Średnia z komputera 9,8. Czasem z tripa wychodzi 11-12 a raz udalo mi sie zejsc do 7,2 .
Hmmm przy manualu przy bardzo spokojnej trasie jest to mozliwe. Sam kiedys mialem 6.3 i to przy wypalanym DPFie. Wracalem wtedy z Ciechanowa do Wroclawia przy swiezo kupionym aucie nie przekraczalem 100km/h, ale kazdego tira bralem z butem w podlodze krzyczac z zachwytu jak latwo sie to robi.
A czy w automacie....? Powyżej jakiejstam predkosci (50km/h? a moze chodzi o 3 bieg?) jest LockUp, prawda? Wiec chyba daloby rade.
No ale to jest jazda mega mega oszczedna. Wiadomo, ze tak sie nie da na codzien... no i jaki bylby sens posiadania 200/210KM zeby jezdzic zawsze o kropelce?

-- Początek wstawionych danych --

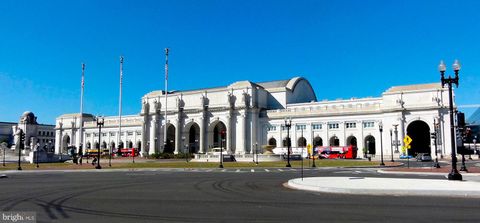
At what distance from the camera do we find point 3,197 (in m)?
16.5

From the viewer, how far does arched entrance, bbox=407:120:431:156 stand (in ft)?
349

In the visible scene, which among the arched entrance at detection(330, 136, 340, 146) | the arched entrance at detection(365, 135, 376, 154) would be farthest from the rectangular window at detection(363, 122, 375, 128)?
the arched entrance at detection(330, 136, 340, 146)

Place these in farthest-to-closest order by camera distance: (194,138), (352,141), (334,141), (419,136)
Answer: (194,138) → (334,141) → (352,141) → (419,136)

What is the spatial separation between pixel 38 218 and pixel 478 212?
40.2 feet

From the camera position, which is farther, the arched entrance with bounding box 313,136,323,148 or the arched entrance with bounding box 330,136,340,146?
the arched entrance with bounding box 313,136,323,148

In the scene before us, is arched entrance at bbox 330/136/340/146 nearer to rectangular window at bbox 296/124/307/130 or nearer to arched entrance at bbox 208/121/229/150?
rectangular window at bbox 296/124/307/130

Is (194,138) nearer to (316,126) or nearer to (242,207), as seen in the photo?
(316,126)

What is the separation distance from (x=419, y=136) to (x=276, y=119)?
39.9 meters

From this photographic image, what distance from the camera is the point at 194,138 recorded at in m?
145

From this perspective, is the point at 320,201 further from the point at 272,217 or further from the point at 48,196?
the point at 48,196

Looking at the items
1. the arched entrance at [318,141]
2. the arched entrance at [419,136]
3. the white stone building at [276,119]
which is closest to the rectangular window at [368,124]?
the white stone building at [276,119]

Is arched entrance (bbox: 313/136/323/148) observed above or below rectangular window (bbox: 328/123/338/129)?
below

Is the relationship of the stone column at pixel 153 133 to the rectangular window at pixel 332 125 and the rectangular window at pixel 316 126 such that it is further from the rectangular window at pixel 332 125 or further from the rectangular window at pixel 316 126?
the rectangular window at pixel 332 125

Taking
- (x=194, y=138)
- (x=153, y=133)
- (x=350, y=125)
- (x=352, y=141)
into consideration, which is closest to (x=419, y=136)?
(x=352, y=141)
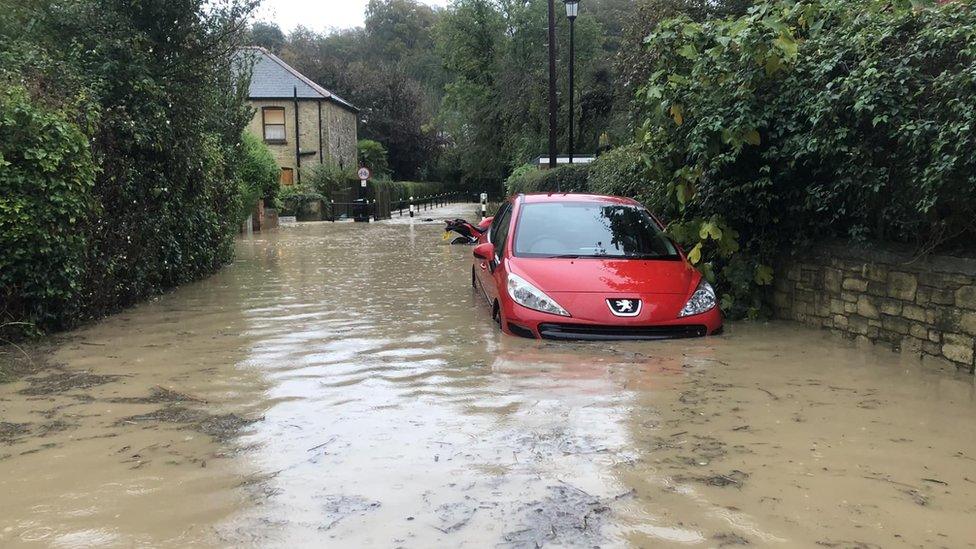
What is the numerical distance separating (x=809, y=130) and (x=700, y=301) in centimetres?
177

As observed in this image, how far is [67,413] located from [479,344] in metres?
3.30

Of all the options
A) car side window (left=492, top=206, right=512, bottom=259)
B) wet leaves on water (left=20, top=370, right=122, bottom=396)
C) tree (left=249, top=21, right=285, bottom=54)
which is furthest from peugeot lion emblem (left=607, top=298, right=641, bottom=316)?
tree (left=249, top=21, right=285, bottom=54)

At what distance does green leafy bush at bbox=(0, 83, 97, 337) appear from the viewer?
643 centimetres

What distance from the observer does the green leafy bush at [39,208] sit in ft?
21.1

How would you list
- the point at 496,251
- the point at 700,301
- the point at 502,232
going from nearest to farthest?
1. the point at 700,301
2. the point at 496,251
3. the point at 502,232

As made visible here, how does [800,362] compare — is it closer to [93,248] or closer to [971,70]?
[971,70]

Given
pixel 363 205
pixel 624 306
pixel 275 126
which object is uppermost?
pixel 275 126

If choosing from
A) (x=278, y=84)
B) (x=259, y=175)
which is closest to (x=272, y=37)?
(x=278, y=84)

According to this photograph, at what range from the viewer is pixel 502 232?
27.8 ft

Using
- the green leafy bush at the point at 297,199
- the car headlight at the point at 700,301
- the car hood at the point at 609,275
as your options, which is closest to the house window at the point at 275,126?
the green leafy bush at the point at 297,199

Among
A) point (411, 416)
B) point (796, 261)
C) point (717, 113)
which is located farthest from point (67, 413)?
point (796, 261)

Powyższy post został napisany przeze mnie i każde słowo dokładnie przemyślałem- jeśli czujesz się obrażony to znaczy, że albo nie rozumiesz co napisałem, albo osiągnąłem swój cel
"We have to love Alfa, it's the law!" - Richard "Hamster" Hammond
Średnia z baku. Dojazdy expresowka po 15km+5km "teren zabudowany", trochę miasta... 2.4@250KM -9.5/100
Nie, oparłem się na wskaźniku na kompie. Spieszyłem sie do roboty i nie miałem czasu tankować.
W automacie jest lockup, załącza się powyżej 50 km/h a zimą jak olej jest zimny przy 80. Stąd jest różnica w spalaniu między manualem a automatem.
Jaki sens? Jechałem w miarę normalnie, od czasu do czasu wyprzedziłem tira z butem w podłodze i w terenie zabudowanym max 60.
Wcześniej zejść poniżej 8 l/100km był cud. Dodam że miałem uszkodzony kolektor ssący(2 klapy zatarte w pozycji zamkniętej i luz na oście od aktywatora gdzie miałem przedmuch.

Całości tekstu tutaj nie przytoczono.